A organização, entretanto, afirma que a grande quantidade de municípios que entraram no estudo, 500 a mais do que no último levantamento, de 2011, representa que mais cidades buscam monitorar a qualidade atmosférica.
Não é o que ocorre em Porto Alegre. Além de estarem quase todas inativas, as estações de monitoramento da Capital não medem um dos índices considerados pela OMS como o mais danoso à saúde da população, o material particulado MP 2,5 - partículas muito pequenas, com até 2,5 micrômetros de diâmetro e com maior potencial de afetar os pulmões e provocar doenças respiratórias.
- Investimos muito para implantar essas estações em Porto Alegre e em outras cidades do Estado, mas, ao longo da última década, todo o investimento foi jogado fora.
Em vez de aumentar a cobertura de controle da qualidade do ar, diminuímos - afirma Nilvo Silva, presidente da Fundação Estadual de Proteção Ambiental (Fepam).
Conforme a Secretaria Municipal de Meio Ambiente (Smam), os dados que vêm sendo coletados sobre a poluição atmosférica da Capital atendem à resolução do Conselho Nacional do Meio Ambiente (Conama).
Ela exige a análise de determinados poluentes e de material particulado com até 10 micrômetros (MP 10), também danoso à saúde, mas que não tem capacidade de penetração tão grande quanto partículas que a OMS recomenda monitorar.
- Precisamos deixar de ser hipócritas e não fazer de conta que mais de 800 mil veículos não comprometem a qualidade do ar - diz o secretário do Meio Ambiente de Porto Alegre, Cláudio Dilda.
O que tem no ar
O aglomerado de partículas no ar é chamado aerossol e pode ter origem na ação humana (indústria, automóveis, queimadas) ou fontes naturais (poeira, sal marinho, partículas de folhas secas).
São consideradas inaláveis, principalmente, partículas que tenham até 10 micrômetros (MP 10).
- O material particulado com até 2,5 micrômetros (MP 2,5) é o que pesquisadores miram para medir os riscos à saúde. Níveis elevados de MP 2,5 são associados a maior incidência de doenças respiratórias, cânceres e mortalidade infantil.

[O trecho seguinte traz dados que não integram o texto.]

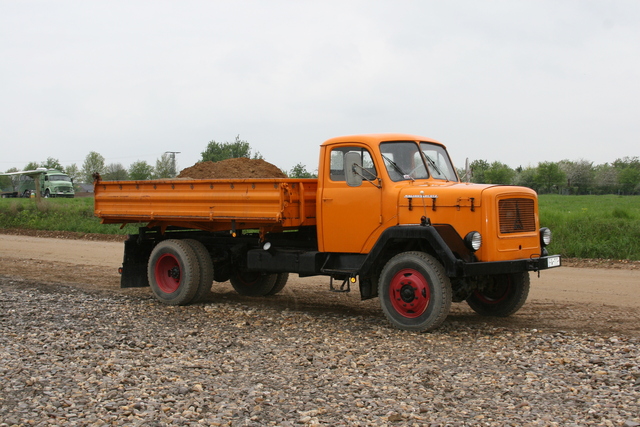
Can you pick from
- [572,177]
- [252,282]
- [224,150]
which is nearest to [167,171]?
[224,150]

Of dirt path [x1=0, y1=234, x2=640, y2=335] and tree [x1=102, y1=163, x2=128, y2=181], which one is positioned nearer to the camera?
dirt path [x1=0, y1=234, x2=640, y2=335]

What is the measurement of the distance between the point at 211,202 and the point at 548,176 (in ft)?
213

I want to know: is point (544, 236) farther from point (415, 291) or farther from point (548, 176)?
point (548, 176)

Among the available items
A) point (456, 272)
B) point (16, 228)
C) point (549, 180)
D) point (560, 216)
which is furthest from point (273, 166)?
point (549, 180)

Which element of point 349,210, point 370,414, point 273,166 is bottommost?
point 370,414

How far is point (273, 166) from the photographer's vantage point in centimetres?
1074

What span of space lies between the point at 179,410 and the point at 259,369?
1.33 meters

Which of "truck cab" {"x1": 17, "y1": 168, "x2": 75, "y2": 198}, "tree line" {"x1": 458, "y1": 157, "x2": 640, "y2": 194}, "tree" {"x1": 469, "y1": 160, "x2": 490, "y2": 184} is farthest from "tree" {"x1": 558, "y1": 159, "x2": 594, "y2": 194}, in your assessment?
"truck cab" {"x1": 17, "y1": 168, "x2": 75, "y2": 198}

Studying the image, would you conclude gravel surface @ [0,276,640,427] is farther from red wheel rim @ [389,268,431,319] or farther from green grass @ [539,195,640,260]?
green grass @ [539,195,640,260]

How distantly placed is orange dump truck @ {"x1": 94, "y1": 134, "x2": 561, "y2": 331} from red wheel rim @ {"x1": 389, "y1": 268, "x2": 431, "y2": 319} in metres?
0.01

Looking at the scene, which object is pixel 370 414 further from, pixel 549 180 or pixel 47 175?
pixel 549 180

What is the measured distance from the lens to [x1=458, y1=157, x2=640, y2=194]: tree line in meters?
58.8

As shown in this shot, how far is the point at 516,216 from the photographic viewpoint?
26.6 feet

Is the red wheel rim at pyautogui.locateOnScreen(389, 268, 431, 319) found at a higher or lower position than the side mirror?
lower
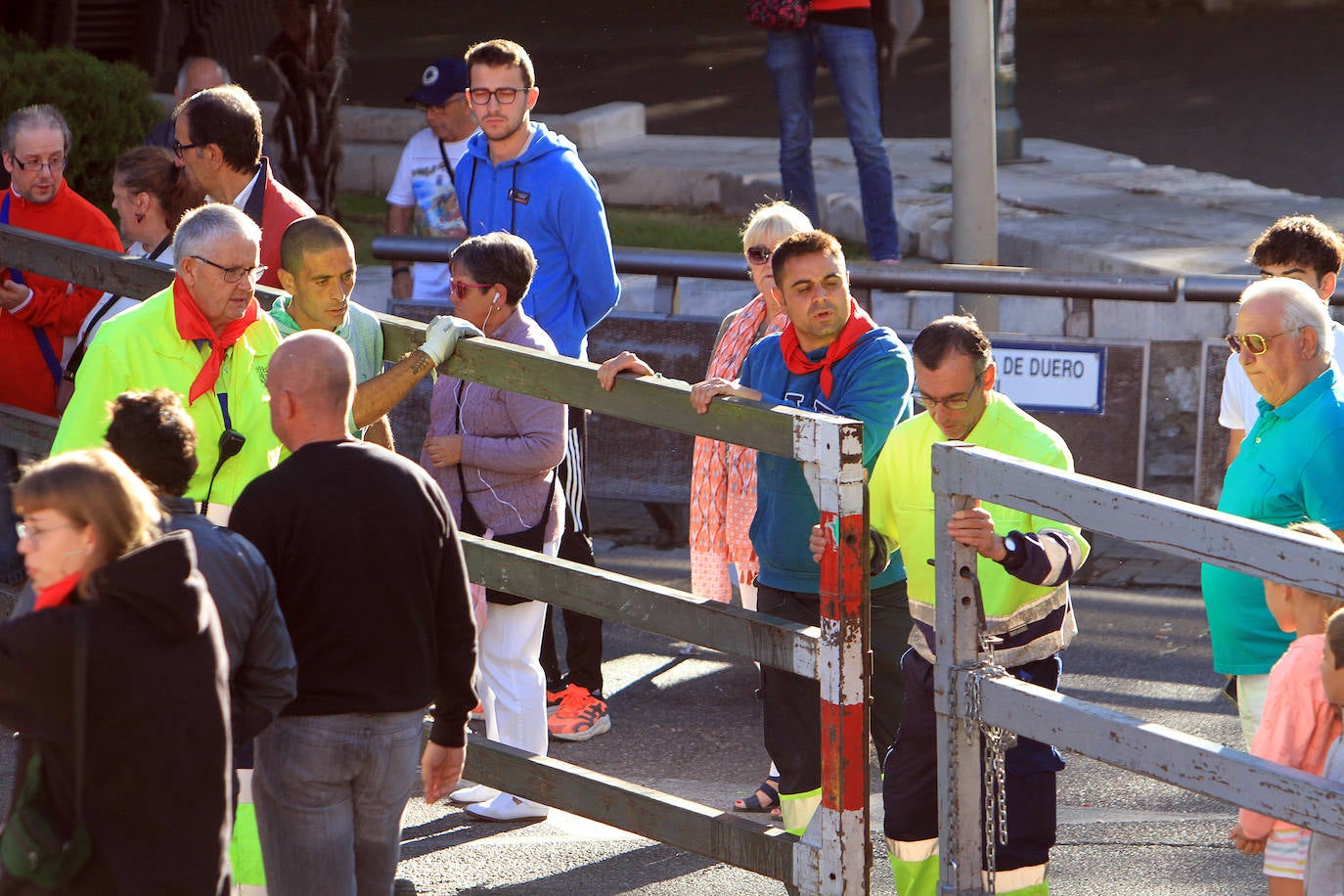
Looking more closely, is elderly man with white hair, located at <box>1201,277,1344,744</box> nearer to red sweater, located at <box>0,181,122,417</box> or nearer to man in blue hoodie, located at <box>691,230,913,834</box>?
man in blue hoodie, located at <box>691,230,913,834</box>

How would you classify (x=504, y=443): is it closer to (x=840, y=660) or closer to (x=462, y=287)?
(x=462, y=287)

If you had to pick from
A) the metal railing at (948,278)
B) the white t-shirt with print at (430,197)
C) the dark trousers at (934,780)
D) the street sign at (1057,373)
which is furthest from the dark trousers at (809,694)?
the white t-shirt with print at (430,197)

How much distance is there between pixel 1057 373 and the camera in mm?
8016

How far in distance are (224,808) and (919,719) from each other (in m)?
1.79

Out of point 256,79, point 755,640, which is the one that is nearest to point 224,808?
point 755,640

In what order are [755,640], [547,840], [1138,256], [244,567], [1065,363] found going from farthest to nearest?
1. [1138,256]
2. [1065,363]
3. [547,840]
4. [755,640]
5. [244,567]

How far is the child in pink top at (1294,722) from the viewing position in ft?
13.0

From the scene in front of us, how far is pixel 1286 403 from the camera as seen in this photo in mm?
4633

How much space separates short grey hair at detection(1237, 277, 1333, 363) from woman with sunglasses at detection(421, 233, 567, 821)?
81.9 inches

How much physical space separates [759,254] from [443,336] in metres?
1.67

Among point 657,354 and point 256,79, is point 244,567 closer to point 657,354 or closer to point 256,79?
point 657,354

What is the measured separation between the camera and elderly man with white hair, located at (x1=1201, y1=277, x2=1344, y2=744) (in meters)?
4.54

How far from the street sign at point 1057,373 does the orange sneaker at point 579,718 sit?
2531 mm

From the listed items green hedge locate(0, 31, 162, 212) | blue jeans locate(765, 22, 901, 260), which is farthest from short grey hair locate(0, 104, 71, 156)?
green hedge locate(0, 31, 162, 212)
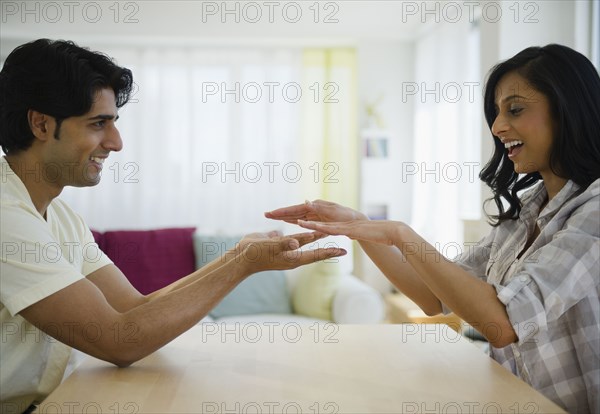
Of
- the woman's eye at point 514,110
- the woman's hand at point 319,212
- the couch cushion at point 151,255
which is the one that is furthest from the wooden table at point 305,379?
the couch cushion at point 151,255

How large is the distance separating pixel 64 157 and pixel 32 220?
29cm

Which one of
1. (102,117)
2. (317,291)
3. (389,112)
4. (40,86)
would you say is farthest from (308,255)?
(389,112)

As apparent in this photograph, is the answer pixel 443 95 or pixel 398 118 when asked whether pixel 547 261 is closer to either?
pixel 443 95

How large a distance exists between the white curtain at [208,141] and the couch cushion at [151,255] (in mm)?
1597

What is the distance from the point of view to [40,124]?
160cm

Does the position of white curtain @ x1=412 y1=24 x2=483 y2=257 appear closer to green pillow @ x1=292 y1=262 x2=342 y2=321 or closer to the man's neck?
green pillow @ x1=292 y1=262 x2=342 y2=321

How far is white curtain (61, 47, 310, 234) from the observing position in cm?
577

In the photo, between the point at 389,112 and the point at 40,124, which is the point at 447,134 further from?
the point at 40,124

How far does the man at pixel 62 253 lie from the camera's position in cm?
132

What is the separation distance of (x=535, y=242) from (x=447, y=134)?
142 inches

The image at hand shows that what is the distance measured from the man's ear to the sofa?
1992mm

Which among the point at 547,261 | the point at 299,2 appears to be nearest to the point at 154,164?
the point at 299,2

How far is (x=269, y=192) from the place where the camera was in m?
5.82

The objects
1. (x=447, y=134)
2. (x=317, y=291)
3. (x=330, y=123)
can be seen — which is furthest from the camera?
(x=330, y=123)
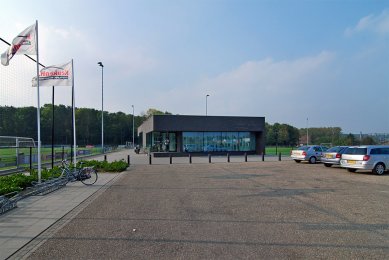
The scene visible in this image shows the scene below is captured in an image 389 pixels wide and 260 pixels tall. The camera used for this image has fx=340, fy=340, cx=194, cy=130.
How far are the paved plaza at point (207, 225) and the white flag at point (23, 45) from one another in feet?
16.6

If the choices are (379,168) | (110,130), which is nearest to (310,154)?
(379,168)

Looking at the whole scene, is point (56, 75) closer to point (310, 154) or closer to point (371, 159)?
point (371, 159)

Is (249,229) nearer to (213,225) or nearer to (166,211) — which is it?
(213,225)

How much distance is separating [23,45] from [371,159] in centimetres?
1664

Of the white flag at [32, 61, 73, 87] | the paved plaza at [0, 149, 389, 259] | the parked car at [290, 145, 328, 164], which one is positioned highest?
the white flag at [32, 61, 73, 87]

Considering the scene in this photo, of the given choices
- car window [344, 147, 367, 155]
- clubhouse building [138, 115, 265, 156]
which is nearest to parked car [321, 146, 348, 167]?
car window [344, 147, 367, 155]

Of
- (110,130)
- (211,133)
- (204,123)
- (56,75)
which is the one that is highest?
(110,130)

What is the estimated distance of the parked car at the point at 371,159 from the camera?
57.1ft

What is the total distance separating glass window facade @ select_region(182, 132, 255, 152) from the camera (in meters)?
41.7

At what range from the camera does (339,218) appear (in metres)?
7.64

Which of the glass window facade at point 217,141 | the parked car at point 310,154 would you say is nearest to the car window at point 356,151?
the parked car at point 310,154

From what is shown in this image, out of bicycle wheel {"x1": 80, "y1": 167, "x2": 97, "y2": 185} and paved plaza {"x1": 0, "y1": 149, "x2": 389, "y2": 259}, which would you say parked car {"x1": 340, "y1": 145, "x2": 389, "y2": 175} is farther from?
bicycle wheel {"x1": 80, "y1": 167, "x2": 97, "y2": 185}

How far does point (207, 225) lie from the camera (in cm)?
700

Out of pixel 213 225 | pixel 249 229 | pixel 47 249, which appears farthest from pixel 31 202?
pixel 249 229
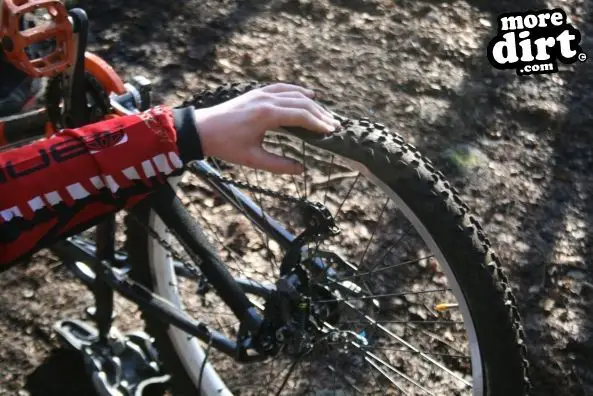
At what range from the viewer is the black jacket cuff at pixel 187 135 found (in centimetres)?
164

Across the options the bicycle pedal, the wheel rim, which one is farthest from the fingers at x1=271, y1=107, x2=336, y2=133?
the bicycle pedal

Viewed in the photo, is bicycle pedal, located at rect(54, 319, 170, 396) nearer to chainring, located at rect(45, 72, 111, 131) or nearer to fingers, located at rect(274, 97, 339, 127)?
chainring, located at rect(45, 72, 111, 131)

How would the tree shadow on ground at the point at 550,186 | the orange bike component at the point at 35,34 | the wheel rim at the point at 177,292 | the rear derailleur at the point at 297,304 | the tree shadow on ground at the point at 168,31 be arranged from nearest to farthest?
the orange bike component at the point at 35,34 < the wheel rim at the point at 177,292 < the rear derailleur at the point at 297,304 < the tree shadow on ground at the point at 550,186 < the tree shadow on ground at the point at 168,31

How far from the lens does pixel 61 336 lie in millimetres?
2594

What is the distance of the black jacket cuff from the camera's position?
1.64m

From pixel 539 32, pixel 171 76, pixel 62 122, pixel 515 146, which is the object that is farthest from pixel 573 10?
pixel 62 122

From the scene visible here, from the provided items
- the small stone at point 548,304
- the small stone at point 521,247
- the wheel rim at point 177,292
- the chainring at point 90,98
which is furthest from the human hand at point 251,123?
the small stone at point 521,247

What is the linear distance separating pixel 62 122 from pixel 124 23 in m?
2.30

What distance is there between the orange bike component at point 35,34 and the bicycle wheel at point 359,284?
0.37 meters

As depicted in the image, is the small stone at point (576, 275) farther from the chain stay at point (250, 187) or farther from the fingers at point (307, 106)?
the fingers at point (307, 106)

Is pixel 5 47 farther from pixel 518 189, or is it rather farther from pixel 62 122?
pixel 518 189

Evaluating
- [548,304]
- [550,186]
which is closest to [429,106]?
[550,186]
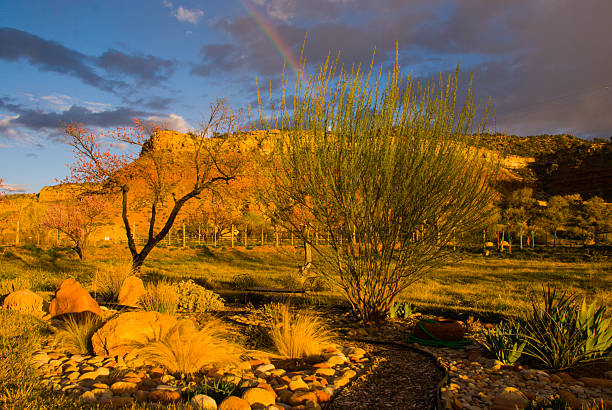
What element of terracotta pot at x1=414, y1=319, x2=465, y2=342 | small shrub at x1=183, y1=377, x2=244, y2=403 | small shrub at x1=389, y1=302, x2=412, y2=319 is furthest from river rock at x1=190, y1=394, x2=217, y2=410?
small shrub at x1=389, y1=302, x2=412, y2=319

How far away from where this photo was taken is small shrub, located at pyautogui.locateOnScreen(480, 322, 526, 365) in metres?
5.22

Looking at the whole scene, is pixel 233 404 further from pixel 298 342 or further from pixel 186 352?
pixel 298 342

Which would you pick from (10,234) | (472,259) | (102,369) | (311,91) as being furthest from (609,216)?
(10,234)

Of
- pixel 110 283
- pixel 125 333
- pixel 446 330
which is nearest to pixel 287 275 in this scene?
pixel 110 283

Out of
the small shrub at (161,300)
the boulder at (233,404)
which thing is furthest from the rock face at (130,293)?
the boulder at (233,404)

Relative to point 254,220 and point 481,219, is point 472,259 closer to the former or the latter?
point 481,219

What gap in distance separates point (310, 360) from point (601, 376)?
375cm

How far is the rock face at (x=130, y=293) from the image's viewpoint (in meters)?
9.33

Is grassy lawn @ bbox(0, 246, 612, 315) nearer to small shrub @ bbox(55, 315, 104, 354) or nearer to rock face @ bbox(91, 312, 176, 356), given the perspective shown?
small shrub @ bbox(55, 315, 104, 354)

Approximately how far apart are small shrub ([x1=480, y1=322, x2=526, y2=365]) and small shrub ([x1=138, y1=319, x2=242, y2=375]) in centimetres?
360

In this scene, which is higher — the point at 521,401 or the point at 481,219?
the point at 481,219

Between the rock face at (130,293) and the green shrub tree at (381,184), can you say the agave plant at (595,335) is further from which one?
the rock face at (130,293)

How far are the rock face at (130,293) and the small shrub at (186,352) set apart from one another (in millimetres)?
4126

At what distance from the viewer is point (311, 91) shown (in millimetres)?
7609
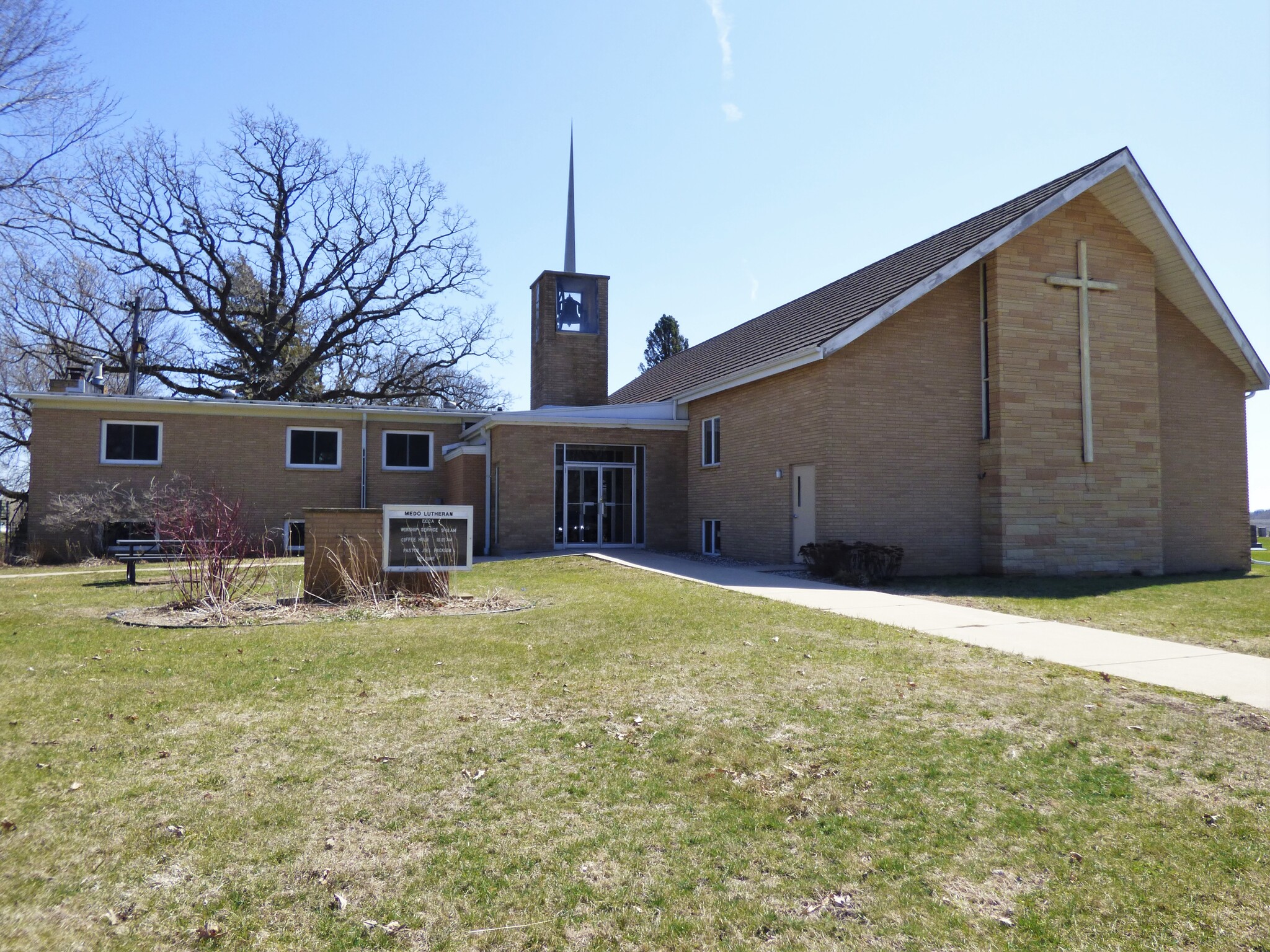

- Quanto mais perigosa a partícula, mais tempo ela tende a permanecer no ar. O MP 10 fica de minutos a dias na atmosfera, enquanto o MP 2,5 fica de dias a semanas.
- No Brasil, em 24 horas, o valor de partículas inaláveis não pode exceder 150 ug/m3. Ao longo do ano, não pode passar de 50 ug/m3.
- A OMS é mais rígida. Estabelece limite de 50 ug/m3 em 24 horas, e de 20 ug/m3 ao longo do ano.
Fonte: Gabriel Bonow Munchow, mestre em Meteorologia, integrante do Laboratório de Meteorologia e Qualidade do Ar da UFRGS.
Dados nada animadores na área central da cidade
Enquanto a preocupação com a qualidade do ar parece ter sido deixada de lado pela esfera pública, pesquisadores investem em monitorar e estabelecer parâmetros para o ar que respiramos. Desde 2003, o Laboratório de Poluição Atmosférica da Universidade Federal de Ciências da Saúde Porto Alegre (UFCSPA) realiza estudos para medir os graus de contaminação do ar na região central da cidade.
E os dados não são nada animadores. Conforme a coordenadora do núcleo de pesquisa, Claudia Ramos Rhoden, foram feiras medições com equipamento próprio - capaz de indicar a quantidade de partículas MP 2,5 - no período de inverno dos últimos dois anos no Centro.
O resultado apontou uma concentração média de 70 microgramas/metro cúbico (ug/m3), o que representa mais do que o dobro recomendado pela OMS.
- Essas partículas danificam o pulmão e trazem alterações no sistema nervoso central, elas podem provocar uma quantidade muito grande de danos ao organismo. Na literatura médica, estudos indicam que podem trazer inclusive danos comportamentais e cognitivos - comenta a especialista.
Fepam promete recuperar pontos de monitoramento
O que já está ruim, pode ficar ainda pior. Um levantamento realizado pela Fepam e que será divulgado em junho deste ano indica que, no Estado, os graus de gases poluentes estão estabilizados, mas a tendência é de crescimento na quantidade de materiais particulados. Sim, aqueles considerados pela OMS como inimigos da saúde pública.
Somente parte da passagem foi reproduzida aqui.